[[ Selected excerpt open ]]

On the road, my husband and I binge-watch the Home and Garden Network.
So what? Innocent as a taste for popcorn, you may say. But consider: the habit signifies.
Mightily.
My husband likes to think about real estate. Both of us like to think about homes—abstract and literal—though, counter-intuitively, we never watch HGTV in our own house.
Maybe the threat of humiliation-by-comparison is too great.
Maybe distance allows more objectivity. Or more room to dream.
Oddly, HGTV seldom utters the actual words Real estate. Possibly the term unnerves people with its sleazy pomp. (During the years I lived in Hawaii, the words Real Estate Agent automatically meant someone-not-necessarily-very-bright, on the make. Why else would you be selling off pieces of a finite, incalculable treasure to anyone, just because they could pay for it? Mainland realtors, alas, don’t often present much differently. There’s just more to sell.)

[[ Selected excerpt closed ]]

### Goal of the exercise
According to the HGTV essay, where does the couple never watch HGTV? Nothing in the records is needed here.

[[ Dataset open ]]

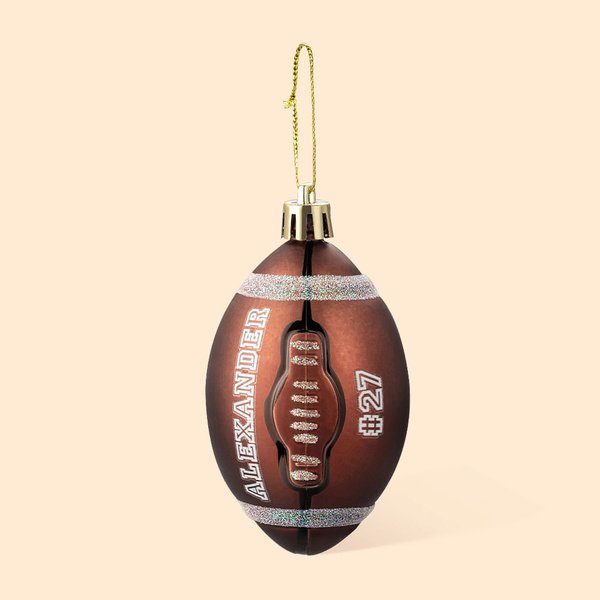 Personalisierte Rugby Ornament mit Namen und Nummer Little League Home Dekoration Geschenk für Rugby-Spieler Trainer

[[ Dataset closed ]]
[[ Dataset open ]]

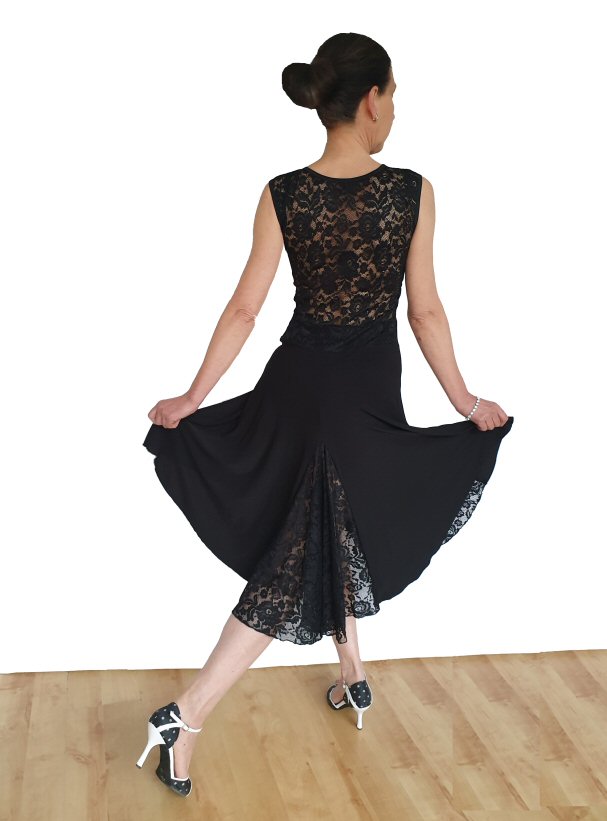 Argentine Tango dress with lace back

[[ Dataset closed ]]

### Response for this exercise
In their own house.